I was recently asked by a client company to facilitate a meeting between two executives who were at war with each other regarding how things were being handled in their business unit.

They were based in different cities and communicated mostly by email. The traffic was fast and furious, the temperature was rising, and there was real fear that these two executives, both of whom are highly prized by the company, might not be able to live in the same organization.

It seemed like it was time to get them together, so we arranged an in-person meeting to see if we could put some of their issues to rest.

The agenda for this meeting was simple:

  1. Pull out their Accountability Chart (The EOS® tool for managing organizational structure) to make sure they were both absolutely clear about their respective roles and responsibilities
  2. Make a list of all the issues that were causing friction between them
  3. Tackle those issues using the EOS “Issue Solving TrackTM”

In short order, they were able to solve–both well and permanently–every one of those issues.

Why did this work so well, especially considering how much friction and frustration they’d been experiencing?

First, going back to their Accountability Chart helped them see clearly which decisions each of them owned and which ones they had a right to express an opinion on but not to decide. Underneath the friction, each of them had great respect for the other.
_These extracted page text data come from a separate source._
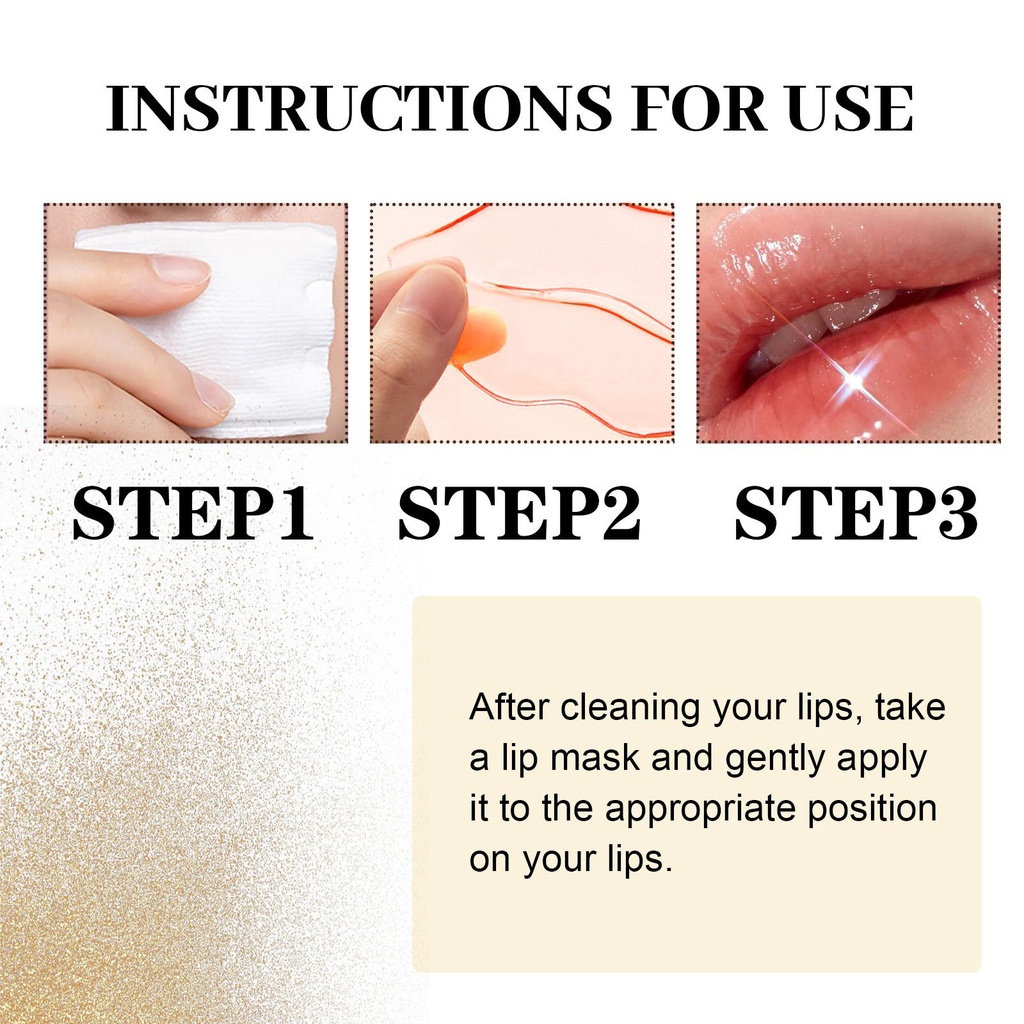 INSTRUCTIONS FOR USE

STEP1 STEP2 STEP3

After cleaning your lips, take a lip mask and gently apply it to the appropriate position on your lips.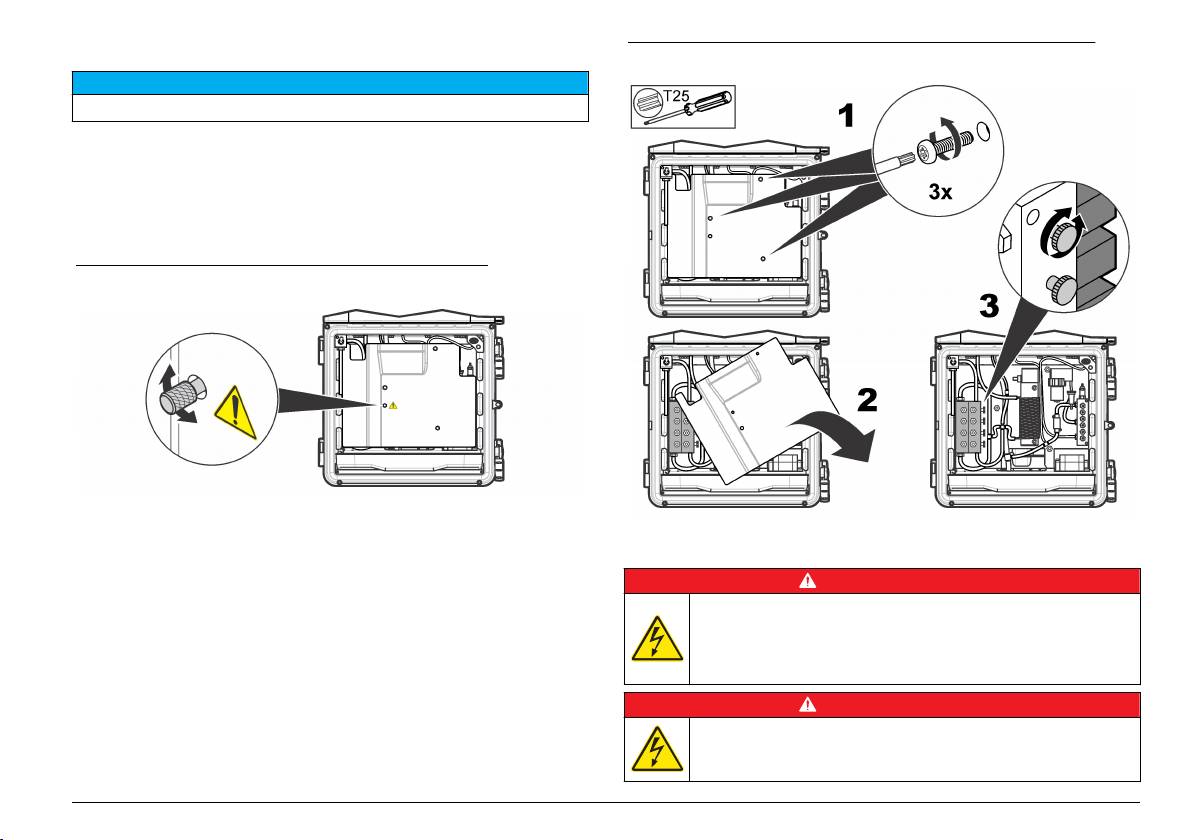 T25

1

3x

3

2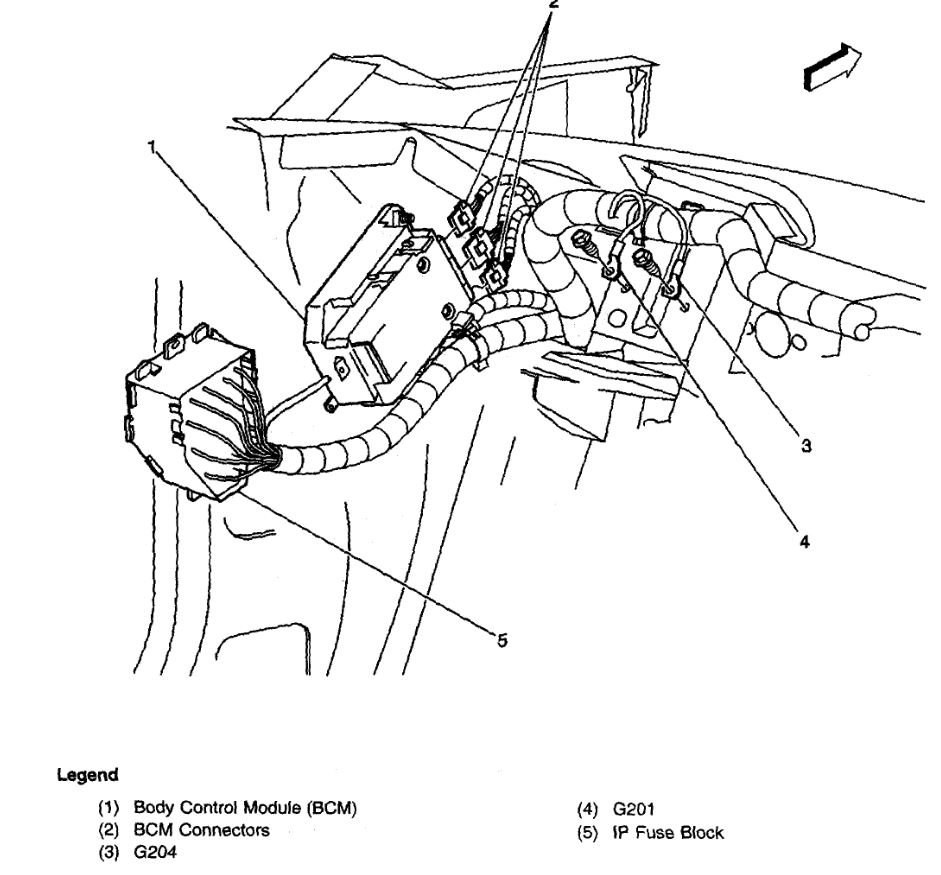 2

1

3

4

5

Legend

(1) Body Control Module (BCM)
(2) BCM Connectors
(3) G204

(4) G201
(5) IP Fuse Block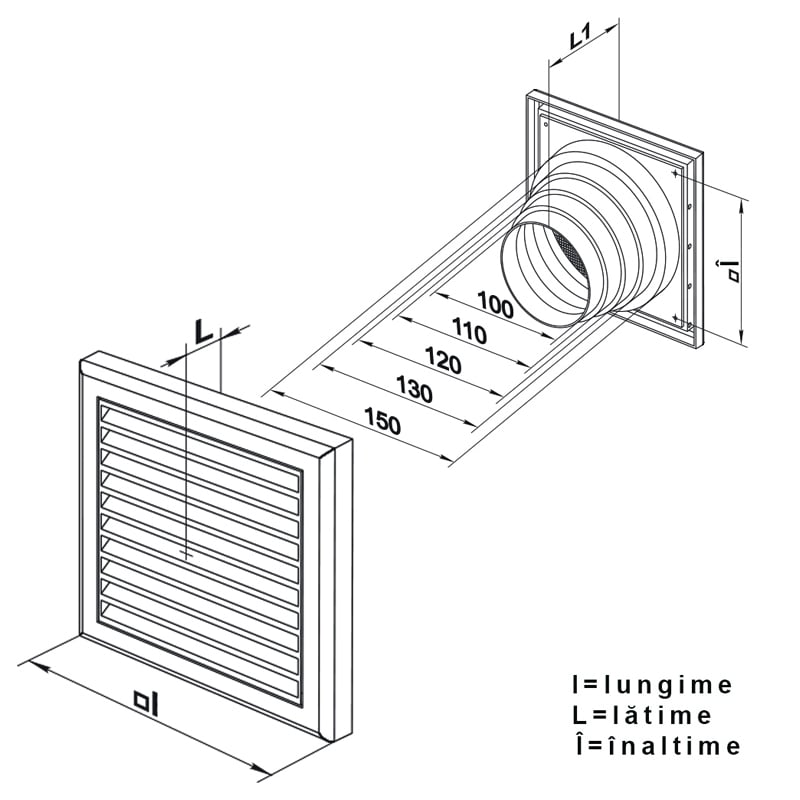 L1

□Î

100
110
120
130
150

L

□l

l=lungime
L=lătime
Î=înaltime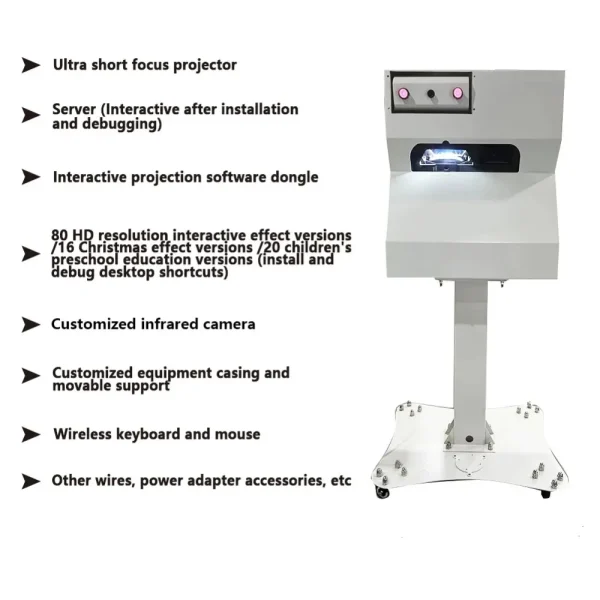 Ultra short focus projector

Server (Interactive after installation and debugging)

Interactive projection software dongle

80 HD resolution interactive effect versions /16 Christmas effect versions /20 children's preschool education versions (install and debug desktop shortcuts)

Customized infrared camera

Customized equipment casing and movable support

Wireless keyboard and mouse

Other wires, power adapter accessories, etc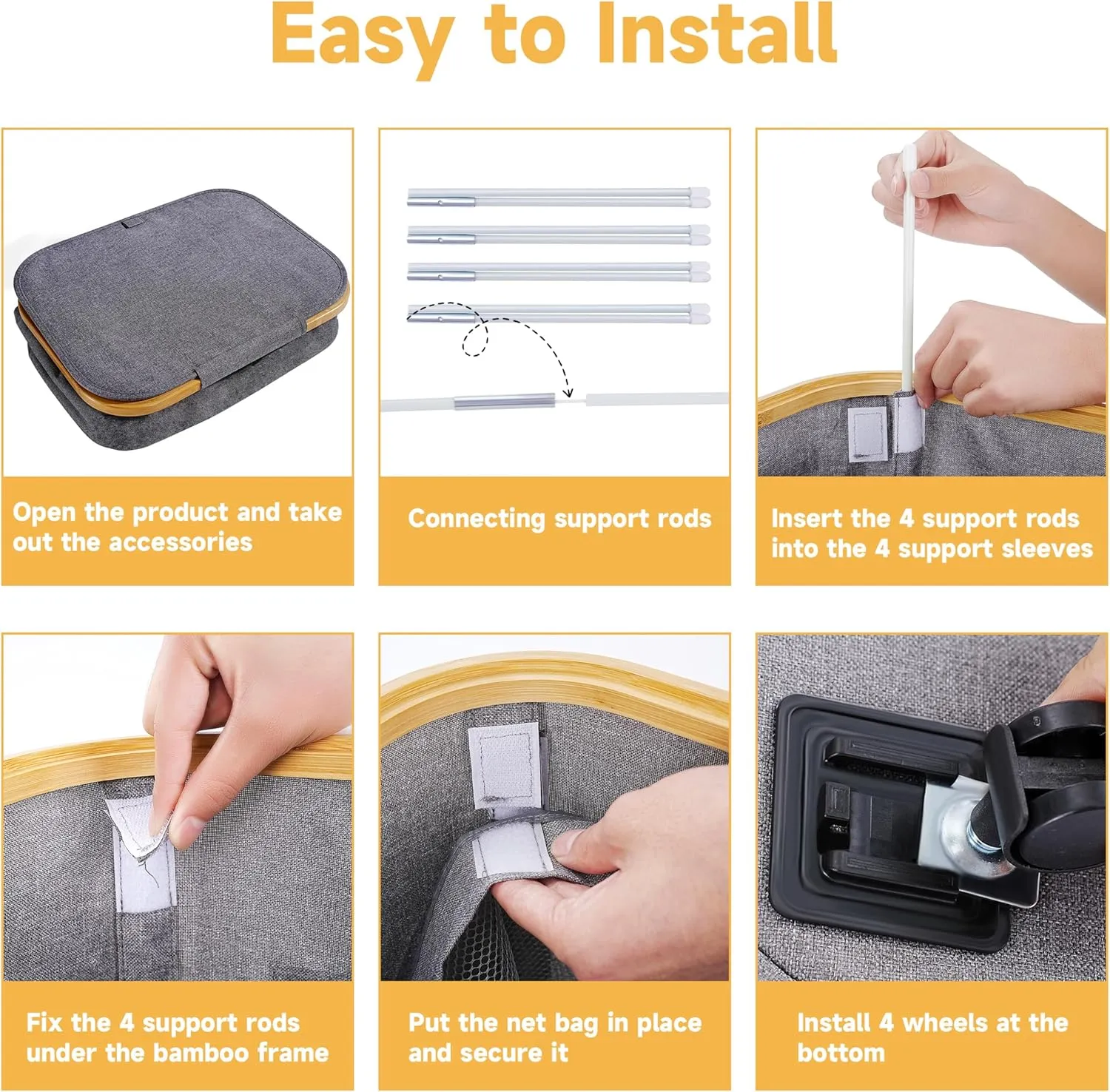 Easy to Install

Open the product and take out the accessories

Connecting support rods

Insert the 4 support rods into the 4 support sleeves

Fix the 4 support rods under the bamboo frame

Put the net bag in place and secure it

Install 4 wheels at the bottom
As soon as they stopped seeing the opinions expressed by the other as an attempt to usurp decision-making authority, the temperature dropped and the progress increased.

Second, simply being in the same room, face to face, dramatically increased the quality of their communication. Research shows that when you’re trying to say something to another person, more than 90 percent of what they think you mean comes from your facial expression, body language and tone of voice. Less than 10% of it comes from your actual words.

If you doubt this, think of all the things you can make the phrase “Thanks a lot” mean depending on how you say it.

There are two valuable lessons in this. First, absolute clarity and alignment about who’s accountable for what makes everything easier. Very few companies really nail this. A strong Accountability Chart will get you there.

Second, when you really need to get things done, there is no substitute for meeting face-to-face.  This is why once a quarter, leadership teams in companies that run on EOS go offsite, put away the electronics, and spend a day face-to-face making sure they’re aligned on vision, holding each other accountable, setting goals and solving key issues. It’s at the heart of why EOS companies consistently outperform their competitors and peers.